そのときジャックは,今度は自分がそれにこたえる番だと気づいたのです。自分の中に平安を取り戻す唯一の道は,父親が示してくれたと同じ分別と善意,愛を自分が父親に示すことだと知りました。ジャックはバスを降り,帰りの切符を買って,家に向かいました。

家に着いたのは真夜中過ぎでした。家に入り明かりをつけると,揺りいすに座ったままの父親が頭を抱えていました。父親は顔を上げてジャックを見るといすから立ち上がり,二人は走り寄って抱き合いました。ジャックはよく,「家で過ごしたその後の何年かが,人生でいちばん幸せな時期でしたね」と言います。

一晩で大人になった少年の姿がここにあります。断絶した家族や崩壊した家庭に起因する大勢の「失われた人々」の一人に息子がなる前に,感情やプライドを抑えて救い出した父親の姿がここにあります。愛が家族を結びつけ,心の傷を癒す乳香となりました。愛はだれもが感じているのに,それを表そうとする人はあまりにも少ないのです。

シナイ山から語られた力強い言葉が響き渡ります。「あなたの父と母を敬え。」5 そして後の時代になって,主はこう命じられました。「ともに愛をもって生活するようにしなければならない。」6

兄弟の皆さん,わたしたちの責任,つまり神聖な義務とさえ言えるものとは,教会から離れてしまった人や家族の輪の中からさまよい出た人に助けの手を差し伸べることです。

教義と聖約の第18章から,主が啓示された美しい言葉.を一緒に思い起こしてみましょう。「人の価値が神の目に大いなるものであることを覚えておきなさい。… …

あなたがたはこの民に悔い改めを叫ぶことに生涯力を尽くし,一人でもわたしのもとに導くならば,わたしの父の王国で彼とともに受けるあなたがたの喜びはいかに大きいことか。

さて,あなたがたがわたしのもとに導いてわたしの父の王国に入れるようにした,一人の人とともに受けるあなたがたの喜びが大きいならば,もし多くの人をわたしのもとに導くとすればその喜びはいか.に大きいことか。」7

アロン神権定員会の会長会として,あるいはアドバイザーとして,主の助けを頂ければ,わたしたちの責任の下にある人々に手を差し伸べ,救い出すことができます。若い男性の皆さん,ほほえみを浮かべ決意を秘めながら,あまり活発でない少年に友情の手を差し伸べて,一緒に神権会に参加することができます。そして,主について学び,皆さんが実践するよう主が備えてくださったことについて学ぶことができるのです。皆さんには主の神聖な助けを受ける資格があります。それは主が次のように約束してくださっているからです。「わたしはあなたがたに先立って行こう。わたしはあなたがたの右におり,また左にいる。わたしの御霊はあなたがたの心の中にある。また,わたしの天使たちはあなたがたの周囲にいて,あなたがたを支えるであろう。」8

メルキゼデク神権を持つ兄弟の皆さん,ほかの人々やその家族への義務に関して言えば,皆さんにも同じ神聖な任務と責務が課せられています。そして,皆さんの努力に対して,主の同じ約束が与えられています。
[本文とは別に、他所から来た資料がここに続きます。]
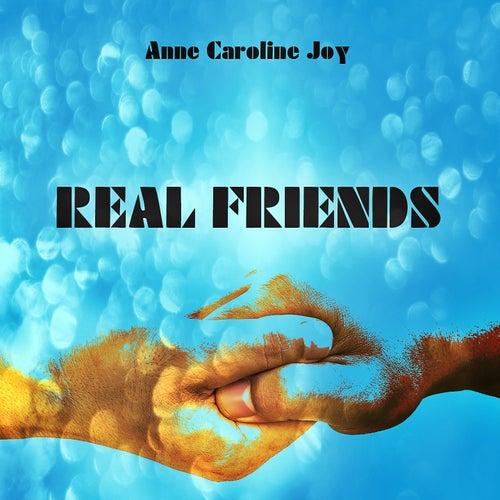 Real Friends van Anne-Caroline Joy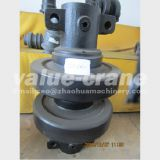 Crawler crane Kobelco BM800 track roller bottom roller lower roller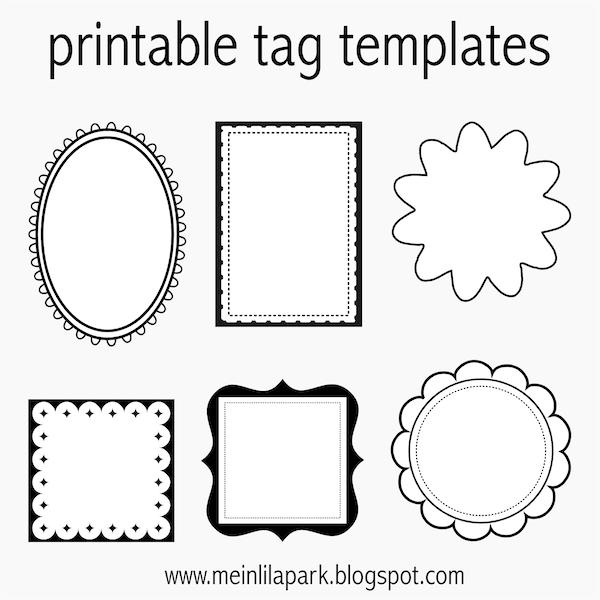 free printable tag templates for diy tags ausdruckbare etiketten freebie meinlilapark. Black Bedroom Furniture Sets. Home Design Ideas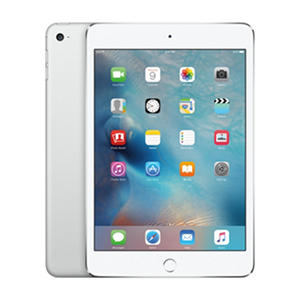 Apple iPad mini 4 Wi-Fi - Choose Color and Size(GB)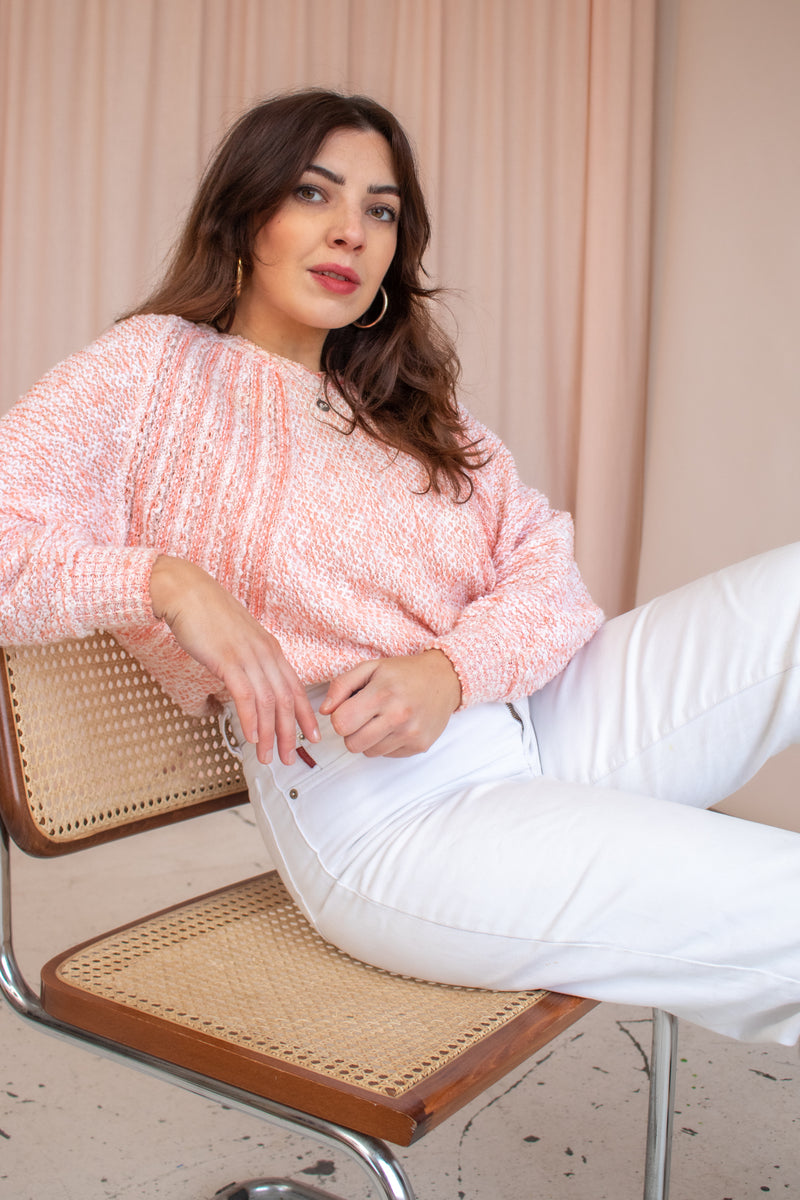 VintageCrop Jumper in Bubblegum - S - Dirty Disco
成功するにつれて,皆さんは母親の祈りと,子供たちの優しく口に出せない思いにこたえることになるでしょう。そして皆さんの名前は,助けの手を差し伸べた人たちから永遠にたたえられるでしょう。

わたし自身の経験から,やや個人的ではありますが,喜びに満ちた例を話してみたいと思います。

わたしは監督として,あまり活発でない人,集会に出席しない人,責任を受けない人のことを心配していました。ある日,そのような人たちのことを考えながら車を走らせていたとき,ベン・ブルマーと妻エミリーの住む通りに差しかかったのです。老齢になった二人は,体の痛みのために活動から遠ざかり,家に閉じこもり切りでした。日常生活の活動や人との交わりから孤立し,引き離され,締め出されていたのです。ベンとエミリーは長い間,聖餐会にも出席していませんでした。かつて監督を務めたべンは,いつも居間に座って新約聖書を読み,暗記するのを習慣にしていました。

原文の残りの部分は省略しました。